Aufgabenstellung A » Welche drei Eingaben soll der Benutzer laut dem Forumsthread zum Array-Programm am Anfang machen?
Aufgabenstellung B » Bitte gib aus dem Forumsthread zum Array-Programm den Abschnitt wortgetreu wieder, beginnend mit „Wie kommst du“ und weiter bis einschließlich „den Parameter [c]variance[/c]?“.
Aufgabenstellung C » Knüpfe an den letzten Satz des Forumsthreads zum Array-Programm an und schreibe ihn weiter.

Lesetext »
◆ ◆ ◆ ◆ ◆ ◆ ◆

# Programm zur Berechnung von Summe, Median, Erwartungswert, usw von einem Array



## gelbeBanane (22. Jan 2010)

Hallo,
ich bin neu hier. Ich sitze seit einiger Zeit an einem Programm bei dem ich nicht mehr weiter weiß und erhoffe hier im Forum ein paar freundliche Denkanstöße zu erhalten.

Erstmal zur Aufgabe: Wir sollen ein Programm schreiben, welches folgendes kann:
1)  Ein Array soll mit int-Zufallszahlen gefüllt werden. Dabei soll der Benutzer am Anfang folgende Eingaben machen: 1. Länge des Arrays ; 2. kleinste mögliche Zufallszahl und 3. größte mögliche Zufallszahl.

2) nach diesen Eingaben sollen die Zufallszahlen erzeugt werden und nacheinander folgende mit Hilfe von Methodenköpfen berechnet und ausgegeben werden:
1. Summe der Werte
2. der arithmetische Durchschnitt
3. der Median
4. den Erwartungswert
5. die Varianz
6. die Standardabweichung


So, Problem gelöst. Danke! --> den Programmcode habe ich entfernt für den Fall dass den sonst jemand kopiert. Ist schonmal vorgekommen und dann gibt es für alle beteiligten 0 Punkte. nicht schön


----------



## faetzminator (22. Jan 2010)

gelbeBanane hat gesagt.:


> Angefangen damit dass ich im Hauptprogramm den Variablen nicht die Werte der im Unterprogramm berechneten Ergebnisse zuweisen kann? Woran liegt das bzw. was muss ich tun damit das funktioniert?



Wie kommst du denn darauf? Hast du dir schon das Array ausgeben lassen? Warum verwendest du in [c]calculateStdDeviation()[/c] nicht den Parameter [c]variance[/c]?
Anstatt [c]for(i = 0; i <= num.length-1; i++)[/c] kann man einfacher [c]for(i = 0; i < num.length; i++)[/c] schreiben.

◆ ◆ ◆ ◆ ◆ ◆ ◆

Datenauszug »
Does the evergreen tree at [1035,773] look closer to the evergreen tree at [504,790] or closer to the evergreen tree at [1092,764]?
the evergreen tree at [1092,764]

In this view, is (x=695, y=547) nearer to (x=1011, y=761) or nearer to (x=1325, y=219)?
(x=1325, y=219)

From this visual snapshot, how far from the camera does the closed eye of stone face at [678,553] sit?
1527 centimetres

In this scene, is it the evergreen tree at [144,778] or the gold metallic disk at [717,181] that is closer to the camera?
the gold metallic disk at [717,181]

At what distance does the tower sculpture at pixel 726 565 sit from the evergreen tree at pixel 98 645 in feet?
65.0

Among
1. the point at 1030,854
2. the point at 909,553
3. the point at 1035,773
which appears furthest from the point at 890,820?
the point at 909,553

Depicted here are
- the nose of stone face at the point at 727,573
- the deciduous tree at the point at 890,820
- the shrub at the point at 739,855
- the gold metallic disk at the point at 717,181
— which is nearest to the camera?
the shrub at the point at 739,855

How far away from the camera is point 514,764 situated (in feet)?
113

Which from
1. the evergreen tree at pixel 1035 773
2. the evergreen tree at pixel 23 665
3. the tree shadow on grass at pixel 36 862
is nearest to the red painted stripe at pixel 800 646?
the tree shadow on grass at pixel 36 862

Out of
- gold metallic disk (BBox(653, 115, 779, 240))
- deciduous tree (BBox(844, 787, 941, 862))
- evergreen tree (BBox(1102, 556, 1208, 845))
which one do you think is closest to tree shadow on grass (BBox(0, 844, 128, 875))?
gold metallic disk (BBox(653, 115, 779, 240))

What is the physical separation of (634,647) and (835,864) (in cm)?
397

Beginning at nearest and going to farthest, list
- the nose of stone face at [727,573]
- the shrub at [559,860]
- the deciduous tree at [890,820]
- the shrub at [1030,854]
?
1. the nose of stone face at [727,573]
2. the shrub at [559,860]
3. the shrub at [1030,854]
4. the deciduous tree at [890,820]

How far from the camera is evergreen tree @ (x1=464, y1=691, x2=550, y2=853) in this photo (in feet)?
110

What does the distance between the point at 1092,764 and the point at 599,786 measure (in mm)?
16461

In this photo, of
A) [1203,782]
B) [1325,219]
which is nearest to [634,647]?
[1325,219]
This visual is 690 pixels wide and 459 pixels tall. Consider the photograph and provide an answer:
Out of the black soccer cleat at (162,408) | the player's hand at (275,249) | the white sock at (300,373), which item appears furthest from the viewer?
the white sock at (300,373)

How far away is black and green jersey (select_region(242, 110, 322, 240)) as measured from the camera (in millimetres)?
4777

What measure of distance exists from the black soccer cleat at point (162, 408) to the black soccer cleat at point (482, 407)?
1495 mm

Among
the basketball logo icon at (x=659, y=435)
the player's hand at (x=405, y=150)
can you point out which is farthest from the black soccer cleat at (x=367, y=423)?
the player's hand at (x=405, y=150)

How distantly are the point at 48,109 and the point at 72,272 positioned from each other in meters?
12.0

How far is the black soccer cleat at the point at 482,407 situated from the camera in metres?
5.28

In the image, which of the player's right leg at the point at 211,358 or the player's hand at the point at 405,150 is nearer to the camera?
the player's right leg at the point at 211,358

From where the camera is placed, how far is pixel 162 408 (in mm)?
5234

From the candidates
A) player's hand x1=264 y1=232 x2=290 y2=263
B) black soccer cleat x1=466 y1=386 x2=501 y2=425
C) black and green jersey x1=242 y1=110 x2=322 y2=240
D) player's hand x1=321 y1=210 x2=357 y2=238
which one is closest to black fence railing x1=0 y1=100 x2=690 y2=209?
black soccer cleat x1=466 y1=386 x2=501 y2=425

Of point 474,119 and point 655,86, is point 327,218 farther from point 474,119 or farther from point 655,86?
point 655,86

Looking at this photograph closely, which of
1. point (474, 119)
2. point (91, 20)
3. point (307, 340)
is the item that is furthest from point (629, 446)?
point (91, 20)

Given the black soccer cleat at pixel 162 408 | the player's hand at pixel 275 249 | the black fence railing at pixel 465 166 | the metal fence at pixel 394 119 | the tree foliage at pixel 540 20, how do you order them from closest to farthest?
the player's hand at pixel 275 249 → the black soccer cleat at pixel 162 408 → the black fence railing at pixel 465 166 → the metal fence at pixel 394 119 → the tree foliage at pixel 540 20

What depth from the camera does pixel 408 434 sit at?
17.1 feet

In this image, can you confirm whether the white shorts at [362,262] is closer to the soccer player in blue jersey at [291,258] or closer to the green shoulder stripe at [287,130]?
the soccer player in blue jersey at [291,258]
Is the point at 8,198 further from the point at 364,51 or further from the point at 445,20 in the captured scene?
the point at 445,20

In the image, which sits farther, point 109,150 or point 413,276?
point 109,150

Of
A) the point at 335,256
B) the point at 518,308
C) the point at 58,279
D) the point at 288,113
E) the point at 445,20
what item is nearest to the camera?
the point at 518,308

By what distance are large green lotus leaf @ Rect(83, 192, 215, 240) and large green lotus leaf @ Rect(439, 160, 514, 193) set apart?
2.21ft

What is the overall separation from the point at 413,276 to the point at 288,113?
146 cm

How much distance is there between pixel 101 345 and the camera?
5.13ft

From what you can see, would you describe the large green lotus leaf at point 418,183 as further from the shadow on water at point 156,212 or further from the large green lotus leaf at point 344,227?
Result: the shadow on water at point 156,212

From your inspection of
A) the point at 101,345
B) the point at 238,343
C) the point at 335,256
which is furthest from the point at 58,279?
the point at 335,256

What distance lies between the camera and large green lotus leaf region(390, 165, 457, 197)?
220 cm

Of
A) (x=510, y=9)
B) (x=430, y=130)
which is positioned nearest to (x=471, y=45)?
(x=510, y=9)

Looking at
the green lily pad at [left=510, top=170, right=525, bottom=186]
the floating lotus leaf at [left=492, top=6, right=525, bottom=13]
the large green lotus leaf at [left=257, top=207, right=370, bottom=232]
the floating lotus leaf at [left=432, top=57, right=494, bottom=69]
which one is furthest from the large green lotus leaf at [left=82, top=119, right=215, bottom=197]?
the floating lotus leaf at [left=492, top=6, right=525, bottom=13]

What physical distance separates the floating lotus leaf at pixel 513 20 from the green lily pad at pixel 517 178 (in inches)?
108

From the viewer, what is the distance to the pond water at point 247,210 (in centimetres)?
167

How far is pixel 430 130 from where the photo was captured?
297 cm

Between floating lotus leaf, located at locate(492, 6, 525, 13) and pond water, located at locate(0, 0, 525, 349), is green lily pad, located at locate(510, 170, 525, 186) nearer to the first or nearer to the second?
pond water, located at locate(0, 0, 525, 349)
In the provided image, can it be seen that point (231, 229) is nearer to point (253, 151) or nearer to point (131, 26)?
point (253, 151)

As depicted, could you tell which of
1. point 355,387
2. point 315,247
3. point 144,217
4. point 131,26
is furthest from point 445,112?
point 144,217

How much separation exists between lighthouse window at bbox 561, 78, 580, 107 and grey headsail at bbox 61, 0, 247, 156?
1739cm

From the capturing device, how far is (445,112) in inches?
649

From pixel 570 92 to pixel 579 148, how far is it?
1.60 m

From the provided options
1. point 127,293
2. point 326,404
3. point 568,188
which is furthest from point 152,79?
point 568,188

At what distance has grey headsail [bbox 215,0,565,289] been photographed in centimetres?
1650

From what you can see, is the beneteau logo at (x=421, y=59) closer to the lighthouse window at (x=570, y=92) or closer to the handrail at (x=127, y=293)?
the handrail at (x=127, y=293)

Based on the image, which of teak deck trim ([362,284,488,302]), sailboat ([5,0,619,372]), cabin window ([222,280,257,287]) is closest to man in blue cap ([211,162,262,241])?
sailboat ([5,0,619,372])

◆ ◆ ◆ ◆ ◆ ◆ ◆

Ergebnis A » Die Länge des Arrays, die kleinste mögliche Zufallszahl und die größte mögliche Zufallszahl.

Ergebnis B »
Wie kommst du denn darauf? Hast du dir schon das Array ausgeben lassen? Warum verwendest du in [c]calculateStdDeviation()[/c] nicht den Parameter [c]variance[/c]?

Ergebnis C »
----------



## gelbeBanane (22. Jan 2010)

Hallo, danke für die schnelle Antwort

Also darauf dass da etwas nicht stimmen kann bin ich gekommen, weil mein tolles Programm (eclipse) bei der Ausführung des Programms folgende Fehler ausgibt:

Exception in thread "main" java.lang.NullPointerException
	at grundlagenuebungen.Statistics.calculateSum(Statistics.java:68)
	at grundlagenuebungen.Statistics.calculateVariance(Statistics.java:105)
	at grundlagenuebungen.Statistics.calculateStdDeviation(Statistics.java:111)
	at grundlagenuebungen.Statistics.main(Statistics.java:50) --> da ist zum Beispiel die Wertzuweisung wohl falsch....


Das Array selber habe ich noch nicht ausgeben lassen. Muss ich das denn? oder soll das der Überprüfung dienen ob dieser Programmteil (besetzen des Arrays mit Zufallsvariablen) funktioniert?


Die Methodenköpfe sind vorgegeben.


----------



## System.exit(0) (22. Jan 2010)

Hallo,

Was genau funktioniert denn nicht?
Mach doch mal ein paar System.outs in deinen Code, um zu überprüfen, ob:

- dem Array überhaupt Zahlen zugewiesen werden
- die Funktionen die korrekten Werte berechnen
- nach der Funktion die Werte auch in der Variablen angekommen sind

Gruß

System.exit(0)

Nachtrag: Formatier bitte den Code mit JAVA =Zeilennummer so, dass die Zeile 68 aus deiner Fehlermeldung auch die Zeile 68 im Beispiel ist.


----------



## Atze (22. Jan 2010)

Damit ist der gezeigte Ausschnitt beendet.